Even when no one sees it.

Even when it feels small.

Even when the thing you’re trying to hold together keeps threatening to come apart anyway.

It counts.

History is not only made by the names we remember. It is made by the ten thousand people behind them who showed up without credit, without recognition, without a verified checkmark or a book deal or a standing ovation.

The quiet ones are not supporting characters.

They are the story.

And in a world that is very, very loud right now —

Quiet, steady, deliberate presence is its own kind of power.

Don’t let anyone convince you otherwise.

Including the algorithm.

Especially the algorithm.

Julie Bolejack,
The Mindful Activist

🎲 Bonus: Random Info You Didn’t Know You Needed

The man who painted the Sistine Chapel ceiling really, really did not want to paint the Sistine Chapel ceiling.

Michelangelo considered himself a sculptor, not a painter.
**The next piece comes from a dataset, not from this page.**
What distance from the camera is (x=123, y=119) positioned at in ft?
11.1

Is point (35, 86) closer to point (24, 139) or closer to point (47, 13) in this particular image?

When Pope Julius II commissioned the project in 1508, Michelangelo protested, lobbied for someone else, and generally made his feelings known with the enthusiasm of a person who has been asked to spend four years lying on scaffolding with paint dripping into their eyes.

He did it anyway.

He spent approximately four years on his back, in physical agony, painting one of the most celebrated works in human history.

He complained about it the entire time.

There is a poem he wrote during the project that includes the line: “I am not in a good place, and I am no painter.”

He was, it turns out, both wrong and exactly right.

Sometimes the quiet ones don’t feel like quiet ones either.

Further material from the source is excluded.